No que respeita à patologia aneurismática da aorta, o presente estudo apresentou resultados concordantes com a literatura atual.1-3 Concluímos que, apesar de não haver variabilidade no número total de OAR, se verifica uma diminuição preocupante nas realizadas como 1º cirurgião. Tendo em conta o aumento de alternativas endovasculares (EVAR com cuff aórtico, EVAR com APTUS, BEVAR, CHEVAR, FEVAR) para doentes com AAA com colo aórtico de anatomia complexa, os casos sem resolução endovascular são consequentemente tecnicamente desafiadores. O elevado nível de dificuldade técnica associado a estes casos de OAR pode levar a que os especialistas não se sintam confiantes para permitirem que os internos desempenhem estas cirurgias, o que pode explicar a diminuição de OAR realizadas pelos internos apesar do não existir variabilidade no número total de cirurgias. Outra possível explicação poderá ser o facto de, dada a menor exposição a cirurgia aórtica convencional, os especialistas mais novos poderem sentir necessidade de evoluir para além do internato, com consequente menor atribuição de oportunidades aos internos.
Interessa referir o facto de Portugal ter uma baixa taxa de tratamento de AAA comparado com outros países,9 apesar da incidência de rAAA tem-se mantido estável nos últimos 10 anos10 o que se refletirá, necessariamente, numa menor exposição dos cirurgiões e internos a mais casos (para além de estarmos a colocar mais pacientes sob o risco de rotura e maior mortalidade por essa via) o que conduz à necessidade de haver sensibilização para um plano de rastreio. Constata-se também, no presente estudo, um aumento marcado no número total de procedimentos endovasculares de AAA.

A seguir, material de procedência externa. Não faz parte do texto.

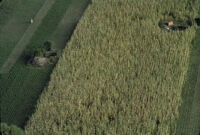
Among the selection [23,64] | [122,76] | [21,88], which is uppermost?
[122,76]

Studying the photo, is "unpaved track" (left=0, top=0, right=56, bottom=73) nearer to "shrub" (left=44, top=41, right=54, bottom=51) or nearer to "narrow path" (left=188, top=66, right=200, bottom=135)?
"shrub" (left=44, top=41, right=54, bottom=51)

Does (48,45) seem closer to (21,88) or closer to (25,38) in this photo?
(25,38)

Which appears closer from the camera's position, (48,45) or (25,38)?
(48,45)

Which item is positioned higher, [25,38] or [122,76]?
[122,76]

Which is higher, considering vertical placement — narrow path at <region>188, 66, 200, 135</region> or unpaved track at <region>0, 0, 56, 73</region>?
narrow path at <region>188, 66, 200, 135</region>

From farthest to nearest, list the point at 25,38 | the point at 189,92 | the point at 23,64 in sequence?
the point at 25,38 < the point at 23,64 < the point at 189,92

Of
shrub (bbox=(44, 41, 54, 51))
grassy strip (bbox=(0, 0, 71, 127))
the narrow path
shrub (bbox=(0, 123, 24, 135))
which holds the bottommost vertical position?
grassy strip (bbox=(0, 0, 71, 127))

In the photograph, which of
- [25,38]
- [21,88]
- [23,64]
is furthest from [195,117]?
[25,38]

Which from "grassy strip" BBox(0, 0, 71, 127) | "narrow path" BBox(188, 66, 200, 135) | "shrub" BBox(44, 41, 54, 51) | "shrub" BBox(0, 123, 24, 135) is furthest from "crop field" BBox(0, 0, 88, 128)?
"narrow path" BBox(188, 66, 200, 135)

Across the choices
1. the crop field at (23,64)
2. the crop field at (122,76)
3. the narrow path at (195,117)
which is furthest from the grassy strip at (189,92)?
the crop field at (23,64)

Importa referir como limitação do estudo, que não se obtiveram 20% (10 em 51) dos currículos para a prova final de conclusão do internato complementar o que condiciona um importante viés de seleção. Reconhecemos um possível viés no método de colheita de dados através da consulta dos currículos vitae. Não obstante terem sido verificados por diversos elementos dos serviços antes do envio para os elementos do júri, é possível que haja erros e, deste modo, o ideal seria corroborar os dados através da pesquisa no sistema informatizado de registos das cirurgias em cada instituição por uma terceira pessoa independente.
A patologia aneurismática da aorta abdominal em concreto, pelo desafio técnico que impõe, chama a atenção para a questão atrás referida da preocupação da menor aquisição de competências técnicas para a cirurgia convencional.

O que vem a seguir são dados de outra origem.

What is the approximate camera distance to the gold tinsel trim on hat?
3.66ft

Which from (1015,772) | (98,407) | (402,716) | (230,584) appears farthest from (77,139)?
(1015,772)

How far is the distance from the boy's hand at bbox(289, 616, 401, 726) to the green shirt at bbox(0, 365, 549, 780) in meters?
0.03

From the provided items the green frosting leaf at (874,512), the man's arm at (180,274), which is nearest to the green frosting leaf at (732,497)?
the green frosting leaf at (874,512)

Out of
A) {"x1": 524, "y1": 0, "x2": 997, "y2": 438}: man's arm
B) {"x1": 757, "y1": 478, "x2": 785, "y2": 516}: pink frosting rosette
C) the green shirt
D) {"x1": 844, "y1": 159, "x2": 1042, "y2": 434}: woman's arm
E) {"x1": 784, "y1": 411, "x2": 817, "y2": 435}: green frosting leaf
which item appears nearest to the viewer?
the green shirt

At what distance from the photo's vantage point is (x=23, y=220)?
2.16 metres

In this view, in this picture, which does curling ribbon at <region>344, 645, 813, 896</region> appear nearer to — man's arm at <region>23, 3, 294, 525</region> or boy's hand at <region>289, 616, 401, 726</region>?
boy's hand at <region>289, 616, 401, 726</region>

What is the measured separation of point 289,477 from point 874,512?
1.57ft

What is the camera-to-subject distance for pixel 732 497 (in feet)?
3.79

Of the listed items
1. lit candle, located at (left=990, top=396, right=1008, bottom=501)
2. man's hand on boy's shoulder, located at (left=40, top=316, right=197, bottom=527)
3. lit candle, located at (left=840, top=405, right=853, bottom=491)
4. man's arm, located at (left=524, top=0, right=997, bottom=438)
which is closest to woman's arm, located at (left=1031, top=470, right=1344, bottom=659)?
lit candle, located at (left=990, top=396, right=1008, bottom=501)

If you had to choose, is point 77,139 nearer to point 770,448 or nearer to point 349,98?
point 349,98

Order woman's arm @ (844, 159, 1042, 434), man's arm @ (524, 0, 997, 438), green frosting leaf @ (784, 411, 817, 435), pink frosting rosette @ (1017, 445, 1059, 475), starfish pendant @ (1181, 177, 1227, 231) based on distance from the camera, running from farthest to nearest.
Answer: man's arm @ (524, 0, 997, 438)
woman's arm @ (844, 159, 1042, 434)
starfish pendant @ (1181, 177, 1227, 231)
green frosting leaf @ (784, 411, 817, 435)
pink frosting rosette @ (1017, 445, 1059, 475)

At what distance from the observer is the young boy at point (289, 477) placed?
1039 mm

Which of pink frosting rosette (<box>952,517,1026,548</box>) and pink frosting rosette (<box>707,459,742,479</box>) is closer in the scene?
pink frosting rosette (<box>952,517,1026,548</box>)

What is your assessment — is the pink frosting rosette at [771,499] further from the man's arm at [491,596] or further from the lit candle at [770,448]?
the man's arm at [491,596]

Mediante esta atual alteração no paradigma da formação dos internos de Cirurgia Vascular em cirurgia aórtica aberta, vários autores consideram a necessidade de colmatar a falta de experiência nesta área com várias alternativas, nomeadamente subespecialização em centros de grande volume de cirurgia aórtica convencional ou em treino em cadáveres (existindo já laboratórios com simulação vascular pulsátil em cadáveres).11-14
Conclusão
O presente estudo revela que os internos de cirurgia vascular se encontram expostos a cada vez menos casos de cirurgia convencional de AAA, o que levanta preocupação crescente no que diz respeito à competência dos mesmos para desempenharem este procedimento complexo e de alto risco.

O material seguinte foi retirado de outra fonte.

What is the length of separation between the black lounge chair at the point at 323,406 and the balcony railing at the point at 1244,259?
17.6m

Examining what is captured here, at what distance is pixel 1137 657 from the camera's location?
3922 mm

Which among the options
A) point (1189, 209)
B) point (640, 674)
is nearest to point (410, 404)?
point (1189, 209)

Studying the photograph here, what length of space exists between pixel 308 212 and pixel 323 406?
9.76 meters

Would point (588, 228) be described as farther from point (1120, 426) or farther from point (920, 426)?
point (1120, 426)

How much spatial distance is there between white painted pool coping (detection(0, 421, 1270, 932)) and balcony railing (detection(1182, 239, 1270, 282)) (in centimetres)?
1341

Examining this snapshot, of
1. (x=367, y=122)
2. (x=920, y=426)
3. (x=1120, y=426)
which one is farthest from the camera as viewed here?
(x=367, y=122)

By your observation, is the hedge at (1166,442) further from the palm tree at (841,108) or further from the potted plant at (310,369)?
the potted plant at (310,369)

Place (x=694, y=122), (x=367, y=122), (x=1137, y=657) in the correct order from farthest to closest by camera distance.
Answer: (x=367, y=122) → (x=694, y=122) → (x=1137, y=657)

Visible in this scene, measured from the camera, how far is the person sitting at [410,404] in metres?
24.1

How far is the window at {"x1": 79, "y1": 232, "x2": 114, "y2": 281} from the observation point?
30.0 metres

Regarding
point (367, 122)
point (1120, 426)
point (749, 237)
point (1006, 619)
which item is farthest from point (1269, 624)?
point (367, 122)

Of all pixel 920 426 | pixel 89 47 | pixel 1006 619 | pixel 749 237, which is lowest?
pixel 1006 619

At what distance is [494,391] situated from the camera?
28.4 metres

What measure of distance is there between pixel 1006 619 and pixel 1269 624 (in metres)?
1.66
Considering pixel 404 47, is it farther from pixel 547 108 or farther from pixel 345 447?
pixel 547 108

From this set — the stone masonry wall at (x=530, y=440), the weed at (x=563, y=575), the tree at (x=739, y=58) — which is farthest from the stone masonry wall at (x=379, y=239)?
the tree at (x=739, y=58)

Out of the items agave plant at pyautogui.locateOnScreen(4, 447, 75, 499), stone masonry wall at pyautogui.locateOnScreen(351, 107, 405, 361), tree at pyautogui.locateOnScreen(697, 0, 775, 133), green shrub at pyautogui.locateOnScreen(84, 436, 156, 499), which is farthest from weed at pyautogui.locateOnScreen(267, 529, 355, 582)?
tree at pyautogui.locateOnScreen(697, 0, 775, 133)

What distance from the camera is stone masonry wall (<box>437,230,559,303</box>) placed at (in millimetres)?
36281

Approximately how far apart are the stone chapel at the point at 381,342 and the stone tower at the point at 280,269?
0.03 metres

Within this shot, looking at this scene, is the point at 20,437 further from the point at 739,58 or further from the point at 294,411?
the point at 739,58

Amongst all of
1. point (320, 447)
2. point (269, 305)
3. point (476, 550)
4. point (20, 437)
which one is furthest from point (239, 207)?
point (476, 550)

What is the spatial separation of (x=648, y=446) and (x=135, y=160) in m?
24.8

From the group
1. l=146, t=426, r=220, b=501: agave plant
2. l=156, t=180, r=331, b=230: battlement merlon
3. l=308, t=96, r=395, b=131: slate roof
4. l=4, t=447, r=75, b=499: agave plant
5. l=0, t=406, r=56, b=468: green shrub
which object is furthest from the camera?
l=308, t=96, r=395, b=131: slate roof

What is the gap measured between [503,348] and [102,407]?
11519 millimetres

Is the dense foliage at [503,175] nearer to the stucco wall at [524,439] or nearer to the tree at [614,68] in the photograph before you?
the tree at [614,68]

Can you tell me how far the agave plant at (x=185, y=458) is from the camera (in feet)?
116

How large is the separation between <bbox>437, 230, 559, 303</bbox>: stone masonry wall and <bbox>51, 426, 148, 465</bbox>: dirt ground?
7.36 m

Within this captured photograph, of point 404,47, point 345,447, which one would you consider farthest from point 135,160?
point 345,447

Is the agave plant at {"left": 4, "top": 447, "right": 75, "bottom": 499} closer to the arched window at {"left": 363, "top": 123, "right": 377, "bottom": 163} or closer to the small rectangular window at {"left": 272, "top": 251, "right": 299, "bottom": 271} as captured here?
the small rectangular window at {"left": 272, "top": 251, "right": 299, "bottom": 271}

Perante o exposto, consideramos que um novo paradigma na formação de internos de cirurgia vascular é necessário por forma a manter altos padrões no tratamento de doentes submetidos a cirurgia convencional para correcção de AAA.
Provavelmente terá de ser considerado um programa de formação suplementar nesta área, como subespecialização em cirurgia aórtica convencional num centro de grande volume ou que se pondere a simulação em cirurgia aórtica em cadáveres, de forma a atingir alta competência neste procedimento.